LinuxLists.cc - [git pull] drm patches for 2.6.27-rc1

2008-10-17 21:29:50

Subject: [git pull] drm patches for 2.6.27-rc1

by Thomas Hellström

[permalink] [raw]

Subject: Re: [git pull] drm patches for 2.6.27-rc1

Linus Torvalds wrote:
> On Sat, 18 Oct 2008, Keith Packard wrote:
>
>> The basic plan is to have four new functions (yes, I'm making up names
>> here):
>>
>> struct io_mapping *io_reserve_pci_resource(struct pci_dev *dev,
>> int bar,
>> int prot);
>> void io_mapping_free(struct io_mapping *mapping);
>>
>> void *io_map_atomic(struct io_mapping *mapping, unsigned long pfn);
>> void io_unmap_atomic(struct io_mapping *mapping, unsigned long pfn);
>>
>
> The important thing is that mappings need to be per-CPU, so the above may
> work, but only if it's designed so that "io_reserve_pci_resource()" will
> actually reserve space for 'nr_possible_cpu' page mappings, and then the
> "io_[un]map_atomic()" functions do per-CPU mappings.
>
> Anything else is a disaster, because anything else implies TLB shootdown.
>
> And quite frankly, even so, we'd possibly still be _better_ off with just
> exposing the "kmap_atomic_pfn()" functionality even so.
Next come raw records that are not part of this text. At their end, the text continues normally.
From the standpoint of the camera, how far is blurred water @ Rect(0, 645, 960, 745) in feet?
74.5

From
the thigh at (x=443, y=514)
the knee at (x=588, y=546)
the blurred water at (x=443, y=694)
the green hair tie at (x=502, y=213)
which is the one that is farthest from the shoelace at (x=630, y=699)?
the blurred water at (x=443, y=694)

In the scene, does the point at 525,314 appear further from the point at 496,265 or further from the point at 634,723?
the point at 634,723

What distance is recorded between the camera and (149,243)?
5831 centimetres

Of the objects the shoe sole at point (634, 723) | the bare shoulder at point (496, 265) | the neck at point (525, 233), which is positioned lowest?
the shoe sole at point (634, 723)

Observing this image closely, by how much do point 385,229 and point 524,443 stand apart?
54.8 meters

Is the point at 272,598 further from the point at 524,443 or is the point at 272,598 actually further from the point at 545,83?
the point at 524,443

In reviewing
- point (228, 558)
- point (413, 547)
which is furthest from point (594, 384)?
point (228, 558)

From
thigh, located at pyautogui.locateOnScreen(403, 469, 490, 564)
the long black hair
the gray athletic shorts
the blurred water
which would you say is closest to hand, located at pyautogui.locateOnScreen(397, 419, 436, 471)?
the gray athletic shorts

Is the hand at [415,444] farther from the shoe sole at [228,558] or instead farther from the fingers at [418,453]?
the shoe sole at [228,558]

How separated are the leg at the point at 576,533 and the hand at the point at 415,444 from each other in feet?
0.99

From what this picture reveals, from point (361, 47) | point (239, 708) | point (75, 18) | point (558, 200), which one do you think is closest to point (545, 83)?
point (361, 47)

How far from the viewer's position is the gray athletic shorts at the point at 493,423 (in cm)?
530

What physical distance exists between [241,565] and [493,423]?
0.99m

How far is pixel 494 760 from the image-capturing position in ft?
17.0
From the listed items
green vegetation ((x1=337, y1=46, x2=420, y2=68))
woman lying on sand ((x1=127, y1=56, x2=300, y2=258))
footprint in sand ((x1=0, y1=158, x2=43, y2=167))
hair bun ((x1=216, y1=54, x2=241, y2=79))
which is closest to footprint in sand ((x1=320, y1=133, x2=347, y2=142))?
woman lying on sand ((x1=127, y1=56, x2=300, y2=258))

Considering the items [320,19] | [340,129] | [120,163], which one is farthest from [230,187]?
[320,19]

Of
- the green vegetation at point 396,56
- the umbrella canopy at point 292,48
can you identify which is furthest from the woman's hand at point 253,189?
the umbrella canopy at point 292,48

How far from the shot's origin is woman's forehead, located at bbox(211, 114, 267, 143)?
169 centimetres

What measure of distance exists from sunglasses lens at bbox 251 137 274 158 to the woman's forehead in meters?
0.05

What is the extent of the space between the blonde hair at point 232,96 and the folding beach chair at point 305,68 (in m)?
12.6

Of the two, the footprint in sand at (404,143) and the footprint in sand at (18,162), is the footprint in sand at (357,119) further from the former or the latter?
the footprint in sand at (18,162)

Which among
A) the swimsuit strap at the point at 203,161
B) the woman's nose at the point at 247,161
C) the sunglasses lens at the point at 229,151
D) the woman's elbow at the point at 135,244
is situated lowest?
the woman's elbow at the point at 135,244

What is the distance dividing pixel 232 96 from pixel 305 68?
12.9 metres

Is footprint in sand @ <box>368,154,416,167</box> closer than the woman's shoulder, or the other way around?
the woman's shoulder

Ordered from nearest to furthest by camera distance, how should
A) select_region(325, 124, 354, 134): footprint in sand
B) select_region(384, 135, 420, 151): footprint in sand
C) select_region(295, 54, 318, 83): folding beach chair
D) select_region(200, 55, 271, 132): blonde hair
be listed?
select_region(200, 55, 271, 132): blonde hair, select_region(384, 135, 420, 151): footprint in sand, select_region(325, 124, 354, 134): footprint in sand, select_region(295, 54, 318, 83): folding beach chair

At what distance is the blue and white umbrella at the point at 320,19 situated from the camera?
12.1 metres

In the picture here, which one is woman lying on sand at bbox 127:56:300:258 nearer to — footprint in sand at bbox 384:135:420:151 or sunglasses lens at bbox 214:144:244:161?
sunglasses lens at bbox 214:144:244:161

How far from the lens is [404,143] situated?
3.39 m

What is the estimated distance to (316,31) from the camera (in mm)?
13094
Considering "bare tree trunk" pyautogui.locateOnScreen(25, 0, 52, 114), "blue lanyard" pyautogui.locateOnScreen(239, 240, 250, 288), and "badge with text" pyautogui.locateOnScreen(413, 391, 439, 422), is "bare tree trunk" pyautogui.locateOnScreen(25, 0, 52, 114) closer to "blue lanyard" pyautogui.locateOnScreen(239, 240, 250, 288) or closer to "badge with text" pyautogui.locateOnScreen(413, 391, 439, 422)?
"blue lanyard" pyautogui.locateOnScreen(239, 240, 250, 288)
Because quite
> frankly, your "io_reserve_pci_resource()" infrastructure is going to
> inevitably be more complex and slower than the rather efficient
> kmap_atomic_pfn() thing we have.
>
> [ The *non-atomic* kmap() functions are fairly high-overhead, in that they
> want to keep track of cached mappings and remember page addresses etc.
> So those are the ones we don't want to support for non-HIGHMEM setups.
>
> But the atomic kmaps are pretty simple, and really only need some
> trivial FIXMAP support. We could easily extend it for x86-64, methinks,
> and do it for x86-32 even when we don't do HIGHMEM.
>
> Ingo? ]
>
> One small detail: our we currently have "kmap_atomic_pfn()" and
> "kmap_atomic_prot()", and we really should maek the fundamental core
> operation be "kmap_atomic_pfn_prot()", and have everything be done in
> terms of that. Looking at it, it also looks like kmap_atomic_prot() is
> actually incorrect right now, and doesn't do a "prot" thing for
> non-highmem pages, but just returns "page_address(page);"
>
Actually, a "kmap_atomic_prot_pfn()" has been lurking in the drm repos
for some time now, but hasn't been suggested for upstream. It was
intended for drivers that require quick in-kernel patching of
write-combined io and highmem pages. The latter is a common situation
for PCIE graphics devices with their own MMU, so IMHO an exported
kmap_atomic_pfn_prot() would be a big help in such cases.

/Thomas

> Linus
>
> -------------------------------------------------------------------------
> This SF.Net email is sponsored by the Moblin Your Move Developer's challenge
> Build the coolest Linux based applications with Moblin SDK & win great prizes
> Grand prize is a trip for two to an Open Source event anywhere in the world
> http://moblin-contest.org/redirect.php?banner_id=100&url=/
> --
> _______________________________________________
> Dri-devel mailing list
> [email protected]
> https://lists.sourceforge.net/lists/listinfo/dri-devel
>

2008-10-18 20:21:15

On Sat, 2008-10-18 at 22:37 +0200, Ingo Molnar wrote:

> But i think the direction of the new GEM code is subtly wrong here,
> because it tries to manage memory even on 64-bit systems. IMO it should
> just map the _whole_ graphics aperture (non-cached) and be done with it.
> There's no faster method at managing pages than the CPU doing a TLB fill
> from pagetables.

Yeah, we're stuck thinking that we "can't" map the aperture because it's
too large, but with a 64-bit kernel, we should be able to keep it mapped
permanently.

Of course, the io_reserve_pci_resource and io_map_atomic functions could
do precisely that, as kmap_atomic does on non-HIGHMEM systems today.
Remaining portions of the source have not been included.